Textauszug:
□ □ □

2.2.1 Unter Beachtung dieser Grundsätze haben die Kläger einen Anspruch auf Ersatz des merkantilen Minderwertes in Höhe von 27.871,20 EUR.
Der Anspruch auf Ersatz des merkantilen Minderwertes ist Bestandteil der Entschädigung und wurde den Klägern zu Unrecht versagt.
2.2.1.1 Ein merkantiler Minderwert ist anzunehmen, wenn eine beschädigte Sache trotz technisch einwandfreier Reparatur wegen des Schadensfalls am Markt geringer bewertet wird (Oetker in Münchener Kommentar BGB, Stand 2019, § 249 Rn. 53). Es ist anerkannt, dass ein merkantiler Minderwert auch bei der Beschädigung eines Gebäudes entstehen kann und auch dann vorliegt, wenn der Eigentümer das Haus nicht veräußern will (vgl. hierzu BGH, U.v. 2.4.1981 – III ZR 186/79 – juris Rn. 8). Die im Schadensrecht entwickelten Grundsätze zum merkantilen Minderwert finden auch im Falle einer zu leistenden Entschädigung Anwendung. Der merkantile Minderwert ist schadensersatzrechtlich genau die Wertdifferenz einer Sache vor dem Schadensereignis und nach Durchführung der Reparatur. Die Tatsache, dass der Eigentümer einer Sache es hinnehmen muss, dass der Sache auch nach einer völligen und ordnungsgemäßen Reparatur im Verkehr wegen der Befürchtung von versteckten Mängeln ein geringerer Wert beigemessen wird, stellt eine Substanzbeeinträchtigung der Sache dar und ist nicht als Folgeschaden einzuordnen (BGH, U.v. 2.4.1981 – III ZR 186/79 – juris Rn. 9).
2.2.1.2 Mit Gutachten vom 12. Januar 2017 stellte der zum Gutachten des Sachverständigen … hinzugezogene Sachverständige … einen merkantilen Minderwert in Höhe von 5,25% des mängelfreien Gebäudewertes (27.871,20 EUR) fest.

□ □ □

Bereitgestellte Daten:
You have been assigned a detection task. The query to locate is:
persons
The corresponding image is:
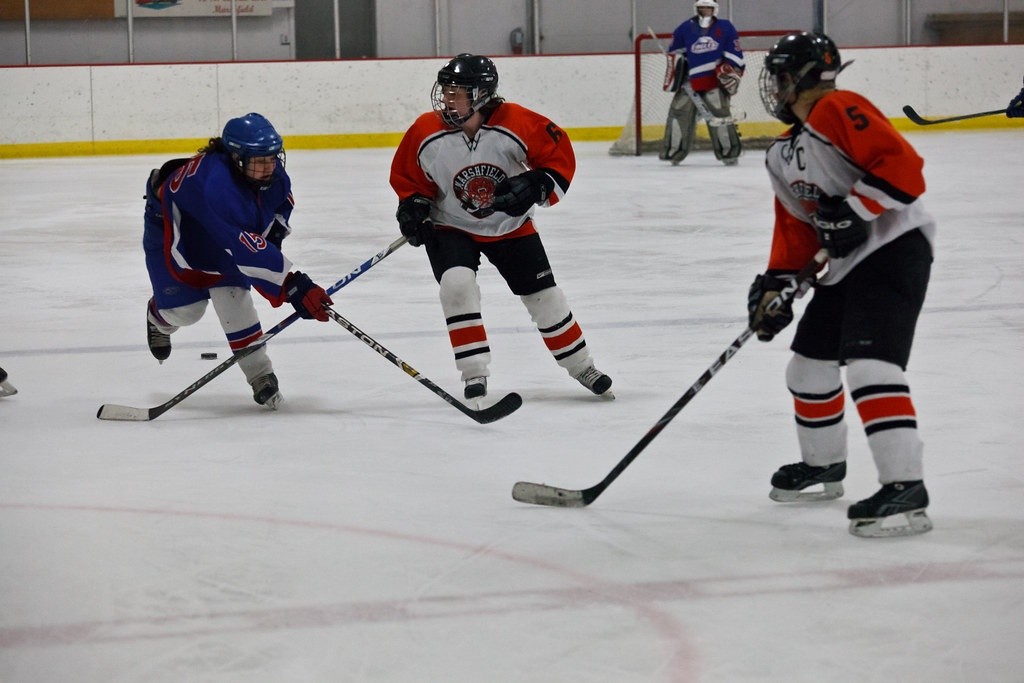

□ □ □

Gestellte Aufgabe A:
Zitieren Sie aus dem Textauszug wörtlich die Stelle von "2.2.1 Unter Beachtung" bis einschließlich "zu Unrecht versagt.".
Gestellte Aufgabe B:
Beantworten Sie anhand des Textauszugs die folgenden Fragen.
(i) In welcher Höhe haben die Kläger einen Anspruch auf Ersatz des merkantilen Minderwertes?
(ii) Als was ist die geringere Bewertung einer reparierten Sache wegen der Befürchtung versteckter Mängel nicht einzuordnen?
(iii) Von welchem Datum ist das Gutachten, das den merkantilen Minderwert feststellte?
Die Daten werden für die Bearbeitung nicht gebraucht.

Ausgearbeitete Lösung A:
2.2.1 Unter Beachtung dieser Grundsätze haben die Kläger einen Anspruch auf Ersatz des merkantilen Minderwertes in Höhe von 27.871,20 EUR.
Der Anspruch auf Ersatz des merkantilen Minderwertes ist Bestandteil der Entschädigung und wurde den Klägern zu Unrecht versagt.

Ausgearbeitete Lösung B:
(i) Die Kläger haben einen Anspruch in Höhe von 27.871,20 EUR.
(ii) Sie ist nicht als Folgeschaden einzuordnen.
(iii) Das Gutachten ist vom 12. Januar 2017.